> **Exercise directions**:
Identify the line in which "Which, out of" appears, then reproduce that line and all remaining lines of the records word for word.

> **Dataset extract**:

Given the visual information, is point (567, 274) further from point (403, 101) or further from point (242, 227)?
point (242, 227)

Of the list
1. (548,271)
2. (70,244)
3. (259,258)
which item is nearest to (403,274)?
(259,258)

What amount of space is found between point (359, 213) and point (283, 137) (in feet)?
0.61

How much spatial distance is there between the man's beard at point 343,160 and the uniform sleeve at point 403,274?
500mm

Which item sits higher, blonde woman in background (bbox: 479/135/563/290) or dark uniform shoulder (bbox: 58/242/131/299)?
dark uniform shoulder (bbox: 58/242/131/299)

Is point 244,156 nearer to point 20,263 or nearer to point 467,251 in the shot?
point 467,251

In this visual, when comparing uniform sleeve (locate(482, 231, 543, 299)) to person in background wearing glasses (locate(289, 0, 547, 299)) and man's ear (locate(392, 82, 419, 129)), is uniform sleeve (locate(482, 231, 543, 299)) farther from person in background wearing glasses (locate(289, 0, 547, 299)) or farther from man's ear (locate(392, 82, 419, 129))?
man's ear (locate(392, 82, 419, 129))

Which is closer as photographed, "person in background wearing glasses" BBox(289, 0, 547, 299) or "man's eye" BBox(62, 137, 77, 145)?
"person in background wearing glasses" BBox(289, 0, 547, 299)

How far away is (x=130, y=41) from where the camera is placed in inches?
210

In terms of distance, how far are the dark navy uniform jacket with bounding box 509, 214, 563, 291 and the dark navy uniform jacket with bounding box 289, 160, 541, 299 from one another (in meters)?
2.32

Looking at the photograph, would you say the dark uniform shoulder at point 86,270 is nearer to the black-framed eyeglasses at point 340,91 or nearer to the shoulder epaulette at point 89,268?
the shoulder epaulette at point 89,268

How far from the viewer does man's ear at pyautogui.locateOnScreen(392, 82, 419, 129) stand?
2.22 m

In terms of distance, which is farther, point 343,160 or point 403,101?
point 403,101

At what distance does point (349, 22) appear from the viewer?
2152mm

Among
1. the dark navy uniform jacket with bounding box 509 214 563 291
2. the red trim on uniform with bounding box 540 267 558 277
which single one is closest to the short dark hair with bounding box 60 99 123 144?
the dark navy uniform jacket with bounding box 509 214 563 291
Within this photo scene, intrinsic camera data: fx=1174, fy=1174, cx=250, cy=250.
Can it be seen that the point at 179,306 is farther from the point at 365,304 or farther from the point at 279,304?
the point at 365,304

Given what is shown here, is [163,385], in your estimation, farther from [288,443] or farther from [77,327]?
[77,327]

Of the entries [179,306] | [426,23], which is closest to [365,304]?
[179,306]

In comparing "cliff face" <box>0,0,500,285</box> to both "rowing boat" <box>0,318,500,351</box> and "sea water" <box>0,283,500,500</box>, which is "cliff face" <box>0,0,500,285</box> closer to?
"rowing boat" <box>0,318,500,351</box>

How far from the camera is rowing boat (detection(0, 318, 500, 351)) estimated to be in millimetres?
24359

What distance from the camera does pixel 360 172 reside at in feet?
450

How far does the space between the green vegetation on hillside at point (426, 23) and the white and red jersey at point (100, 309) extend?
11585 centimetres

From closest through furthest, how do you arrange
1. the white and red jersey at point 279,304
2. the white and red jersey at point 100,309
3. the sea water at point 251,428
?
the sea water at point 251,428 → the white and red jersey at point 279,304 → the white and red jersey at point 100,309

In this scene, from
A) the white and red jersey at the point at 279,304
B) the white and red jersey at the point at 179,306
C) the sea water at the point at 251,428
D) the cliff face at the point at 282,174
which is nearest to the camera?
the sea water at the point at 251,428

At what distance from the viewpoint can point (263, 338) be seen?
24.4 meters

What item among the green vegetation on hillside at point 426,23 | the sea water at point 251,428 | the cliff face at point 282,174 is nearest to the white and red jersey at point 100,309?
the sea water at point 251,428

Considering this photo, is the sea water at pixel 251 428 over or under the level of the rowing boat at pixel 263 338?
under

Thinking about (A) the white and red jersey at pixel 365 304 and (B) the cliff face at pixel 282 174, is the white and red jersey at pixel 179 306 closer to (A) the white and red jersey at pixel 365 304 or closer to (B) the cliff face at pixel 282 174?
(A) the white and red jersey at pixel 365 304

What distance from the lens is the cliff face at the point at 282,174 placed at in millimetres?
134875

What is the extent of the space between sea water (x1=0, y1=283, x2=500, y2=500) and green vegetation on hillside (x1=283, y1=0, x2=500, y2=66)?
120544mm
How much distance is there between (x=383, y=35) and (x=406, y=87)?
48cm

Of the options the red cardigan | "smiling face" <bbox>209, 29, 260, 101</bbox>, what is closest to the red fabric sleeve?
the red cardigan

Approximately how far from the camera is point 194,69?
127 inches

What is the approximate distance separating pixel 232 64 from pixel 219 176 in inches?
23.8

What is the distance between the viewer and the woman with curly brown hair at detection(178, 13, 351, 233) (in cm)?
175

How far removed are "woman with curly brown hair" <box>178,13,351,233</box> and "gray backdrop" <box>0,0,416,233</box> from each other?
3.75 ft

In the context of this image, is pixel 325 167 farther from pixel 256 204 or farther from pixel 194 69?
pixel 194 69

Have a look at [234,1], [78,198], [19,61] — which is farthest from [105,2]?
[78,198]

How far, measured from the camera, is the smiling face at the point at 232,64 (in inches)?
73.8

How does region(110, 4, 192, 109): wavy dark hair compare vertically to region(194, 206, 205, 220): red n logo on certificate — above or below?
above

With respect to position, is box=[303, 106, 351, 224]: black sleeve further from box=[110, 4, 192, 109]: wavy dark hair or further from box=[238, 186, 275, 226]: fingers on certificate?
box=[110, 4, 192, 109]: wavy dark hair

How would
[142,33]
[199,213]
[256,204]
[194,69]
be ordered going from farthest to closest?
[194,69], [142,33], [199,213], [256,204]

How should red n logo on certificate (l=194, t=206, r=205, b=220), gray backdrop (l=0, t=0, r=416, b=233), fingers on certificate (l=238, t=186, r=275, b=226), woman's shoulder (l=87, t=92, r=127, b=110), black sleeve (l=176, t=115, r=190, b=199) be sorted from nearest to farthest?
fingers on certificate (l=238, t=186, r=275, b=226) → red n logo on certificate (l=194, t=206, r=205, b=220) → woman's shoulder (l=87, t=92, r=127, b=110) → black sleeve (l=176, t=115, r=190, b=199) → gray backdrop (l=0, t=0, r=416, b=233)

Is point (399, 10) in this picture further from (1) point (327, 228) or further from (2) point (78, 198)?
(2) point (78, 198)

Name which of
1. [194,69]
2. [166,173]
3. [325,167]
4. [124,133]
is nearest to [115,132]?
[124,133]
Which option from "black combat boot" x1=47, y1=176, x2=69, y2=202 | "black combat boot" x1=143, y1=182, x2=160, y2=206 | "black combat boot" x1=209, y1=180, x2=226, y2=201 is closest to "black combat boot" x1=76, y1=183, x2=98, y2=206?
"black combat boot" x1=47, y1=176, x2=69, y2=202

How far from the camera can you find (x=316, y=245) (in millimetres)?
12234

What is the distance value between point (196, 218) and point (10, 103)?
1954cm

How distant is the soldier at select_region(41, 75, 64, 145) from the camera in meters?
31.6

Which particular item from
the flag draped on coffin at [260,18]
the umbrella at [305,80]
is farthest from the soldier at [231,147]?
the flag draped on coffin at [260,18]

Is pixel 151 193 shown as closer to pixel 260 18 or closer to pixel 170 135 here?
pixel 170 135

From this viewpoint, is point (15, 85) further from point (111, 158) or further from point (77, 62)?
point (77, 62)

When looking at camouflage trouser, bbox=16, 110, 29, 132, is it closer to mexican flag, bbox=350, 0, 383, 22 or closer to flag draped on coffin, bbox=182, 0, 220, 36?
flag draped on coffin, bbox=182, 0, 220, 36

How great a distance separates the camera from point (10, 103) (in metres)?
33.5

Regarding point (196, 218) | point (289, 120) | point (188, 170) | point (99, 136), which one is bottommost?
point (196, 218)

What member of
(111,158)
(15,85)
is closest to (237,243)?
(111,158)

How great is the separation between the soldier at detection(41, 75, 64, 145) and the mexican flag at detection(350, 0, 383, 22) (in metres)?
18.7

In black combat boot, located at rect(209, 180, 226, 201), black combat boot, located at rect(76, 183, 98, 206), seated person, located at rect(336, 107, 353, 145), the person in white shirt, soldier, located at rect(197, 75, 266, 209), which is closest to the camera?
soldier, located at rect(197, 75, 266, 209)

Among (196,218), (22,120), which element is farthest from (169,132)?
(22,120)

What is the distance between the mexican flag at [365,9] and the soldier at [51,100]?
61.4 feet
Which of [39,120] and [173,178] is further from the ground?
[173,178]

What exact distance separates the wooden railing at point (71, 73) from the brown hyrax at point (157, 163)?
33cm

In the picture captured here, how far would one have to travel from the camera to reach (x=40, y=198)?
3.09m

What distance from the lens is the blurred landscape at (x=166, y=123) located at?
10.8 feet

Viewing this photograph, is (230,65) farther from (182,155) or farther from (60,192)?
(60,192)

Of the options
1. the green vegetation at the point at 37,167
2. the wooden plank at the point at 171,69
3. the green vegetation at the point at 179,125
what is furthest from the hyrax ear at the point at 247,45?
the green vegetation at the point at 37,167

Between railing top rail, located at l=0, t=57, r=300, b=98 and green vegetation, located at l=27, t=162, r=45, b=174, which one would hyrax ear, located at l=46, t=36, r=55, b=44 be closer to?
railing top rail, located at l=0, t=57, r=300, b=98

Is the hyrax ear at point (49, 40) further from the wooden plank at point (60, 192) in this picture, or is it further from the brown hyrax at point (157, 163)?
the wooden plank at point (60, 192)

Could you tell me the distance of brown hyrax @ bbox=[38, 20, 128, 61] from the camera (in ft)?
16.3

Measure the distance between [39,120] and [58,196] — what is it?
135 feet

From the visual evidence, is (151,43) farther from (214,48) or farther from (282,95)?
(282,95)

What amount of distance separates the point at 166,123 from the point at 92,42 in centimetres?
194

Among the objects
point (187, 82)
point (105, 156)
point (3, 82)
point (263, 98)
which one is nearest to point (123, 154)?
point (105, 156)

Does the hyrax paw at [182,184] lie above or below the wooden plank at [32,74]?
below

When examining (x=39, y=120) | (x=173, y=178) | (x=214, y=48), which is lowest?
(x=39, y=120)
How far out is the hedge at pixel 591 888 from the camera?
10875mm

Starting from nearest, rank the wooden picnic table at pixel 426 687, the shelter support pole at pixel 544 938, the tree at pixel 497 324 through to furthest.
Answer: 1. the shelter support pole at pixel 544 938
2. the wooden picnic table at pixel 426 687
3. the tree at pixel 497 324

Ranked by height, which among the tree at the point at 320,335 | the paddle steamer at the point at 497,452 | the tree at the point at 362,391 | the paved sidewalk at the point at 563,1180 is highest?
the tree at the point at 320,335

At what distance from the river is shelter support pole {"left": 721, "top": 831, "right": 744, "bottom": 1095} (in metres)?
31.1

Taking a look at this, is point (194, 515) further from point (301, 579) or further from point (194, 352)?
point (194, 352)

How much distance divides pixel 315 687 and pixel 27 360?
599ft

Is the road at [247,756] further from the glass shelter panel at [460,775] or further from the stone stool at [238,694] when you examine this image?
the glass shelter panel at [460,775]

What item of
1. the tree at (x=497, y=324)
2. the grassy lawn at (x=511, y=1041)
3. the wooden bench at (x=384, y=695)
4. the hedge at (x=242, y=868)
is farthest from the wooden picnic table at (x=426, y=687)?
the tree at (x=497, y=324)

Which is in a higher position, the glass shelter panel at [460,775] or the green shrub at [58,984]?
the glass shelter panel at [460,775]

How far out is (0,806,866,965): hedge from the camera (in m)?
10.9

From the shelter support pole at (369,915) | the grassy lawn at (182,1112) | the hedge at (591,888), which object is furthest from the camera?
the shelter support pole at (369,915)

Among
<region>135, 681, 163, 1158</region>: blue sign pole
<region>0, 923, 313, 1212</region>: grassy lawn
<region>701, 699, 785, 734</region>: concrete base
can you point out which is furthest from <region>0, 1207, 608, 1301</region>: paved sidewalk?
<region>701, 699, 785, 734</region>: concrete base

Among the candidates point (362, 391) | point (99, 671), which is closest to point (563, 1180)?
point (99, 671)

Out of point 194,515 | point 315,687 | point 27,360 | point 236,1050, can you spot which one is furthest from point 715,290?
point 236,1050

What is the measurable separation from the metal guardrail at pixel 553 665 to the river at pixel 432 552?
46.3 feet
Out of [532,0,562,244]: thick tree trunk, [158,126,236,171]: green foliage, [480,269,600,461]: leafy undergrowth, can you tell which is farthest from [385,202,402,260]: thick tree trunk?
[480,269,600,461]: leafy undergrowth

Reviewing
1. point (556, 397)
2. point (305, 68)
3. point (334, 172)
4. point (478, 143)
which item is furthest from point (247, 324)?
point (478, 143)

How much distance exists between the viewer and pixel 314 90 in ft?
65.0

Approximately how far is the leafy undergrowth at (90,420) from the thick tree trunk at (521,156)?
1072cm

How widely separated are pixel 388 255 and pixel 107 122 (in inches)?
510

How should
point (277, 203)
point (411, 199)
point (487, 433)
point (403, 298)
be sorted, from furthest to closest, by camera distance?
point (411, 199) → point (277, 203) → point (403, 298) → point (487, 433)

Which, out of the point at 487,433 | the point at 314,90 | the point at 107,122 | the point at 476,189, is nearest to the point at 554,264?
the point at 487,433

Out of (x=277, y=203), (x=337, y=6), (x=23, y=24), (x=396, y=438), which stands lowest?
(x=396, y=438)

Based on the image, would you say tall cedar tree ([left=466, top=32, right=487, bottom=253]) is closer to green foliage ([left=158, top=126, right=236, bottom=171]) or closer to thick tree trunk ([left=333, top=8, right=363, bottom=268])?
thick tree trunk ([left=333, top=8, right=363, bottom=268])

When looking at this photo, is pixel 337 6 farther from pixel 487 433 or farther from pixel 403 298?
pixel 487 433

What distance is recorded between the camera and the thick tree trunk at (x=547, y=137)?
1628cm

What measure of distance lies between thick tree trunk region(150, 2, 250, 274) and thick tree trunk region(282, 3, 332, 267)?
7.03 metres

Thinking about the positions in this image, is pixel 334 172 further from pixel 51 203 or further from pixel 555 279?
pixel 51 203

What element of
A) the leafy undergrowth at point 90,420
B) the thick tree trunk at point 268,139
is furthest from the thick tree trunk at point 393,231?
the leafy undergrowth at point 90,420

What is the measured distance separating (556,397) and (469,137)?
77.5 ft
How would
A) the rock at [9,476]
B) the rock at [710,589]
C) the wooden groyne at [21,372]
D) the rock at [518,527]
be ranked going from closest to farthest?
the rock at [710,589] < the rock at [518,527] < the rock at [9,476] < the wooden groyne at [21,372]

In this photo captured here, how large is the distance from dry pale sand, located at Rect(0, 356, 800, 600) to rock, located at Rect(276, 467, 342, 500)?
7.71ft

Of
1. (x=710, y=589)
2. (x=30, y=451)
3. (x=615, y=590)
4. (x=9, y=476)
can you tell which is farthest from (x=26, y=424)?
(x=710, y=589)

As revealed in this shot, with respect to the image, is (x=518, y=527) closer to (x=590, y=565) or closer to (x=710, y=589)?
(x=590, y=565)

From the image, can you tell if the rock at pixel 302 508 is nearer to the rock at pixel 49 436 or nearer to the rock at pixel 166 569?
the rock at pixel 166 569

> **Complete output**:
Which, out of the point at 487,433 | the point at 314,90 | the point at 107,122 | the point at 476,189, is nearest to the point at 554,264?
the point at 487,433

Out of (x=277, y=203), (x=337, y=6), (x=23, y=24), (x=396, y=438), which stands lowest?
(x=396, y=438)

Based on the image, would you say tall cedar tree ([left=466, top=32, right=487, bottom=253]) is closer to green foliage ([left=158, top=126, right=236, bottom=171]) or closer to thick tree trunk ([left=333, top=8, right=363, bottom=268])?
thick tree trunk ([left=333, top=8, right=363, bottom=268])

When looking at this photo, is pixel 337 6 farther from pixel 487 433 or farther from pixel 403 298?
pixel 487 433

What distance is recorded between the camera and the thick tree trunk at (x=547, y=137)?
1628cm

What measure of distance lies between thick tree trunk region(150, 2, 250, 274) and thick tree trunk region(282, 3, 332, 267)?
7.03 metres

Thinking about the positions in this image, is pixel 334 172 further from pixel 51 203 or further from pixel 555 279?
pixel 51 203

What element of
A) the leafy undergrowth at point 90,420
B) the thick tree trunk at point 268,139
is furthest from the thick tree trunk at point 393,231?
the leafy undergrowth at point 90,420

What is the measured distance separating (556,397) and (469,137)?
77.5 ft
How would
A) the rock at [9,476]
B) the rock at [710,589]
C) the wooden groyne at [21,372]
D) the rock at [518,527]
be ranked going from closest to farthest?
the rock at [710,589] < the rock at [518,527] < the rock at [9,476] < the wooden groyne at [21,372]

In this photo captured here, how large is the distance from dry pale sand, located at Rect(0, 356, 800, 600) to rock, located at Rect(276, 467, 342, 500)?
7.71ft

Of
1. (x=710, y=589)
2. (x=30, y=451)
3. (x=615, y=590)
4. (x=9, y=476)
can you tell which is farthest from (x=26, y=424)?
(x=710, y=589)

As revealed in this shot, with respect to the image, is (x=518, y=527) closer to (x=590, y=565) or closer to (x=710, y=589)?
(x=590, y=565)

From the image, can you tell if the rock at pixel 302 508 is nearer to the rock at pixel 49 436 or nearer to the rock at pixel 166 569?
the rock at pixel 166 569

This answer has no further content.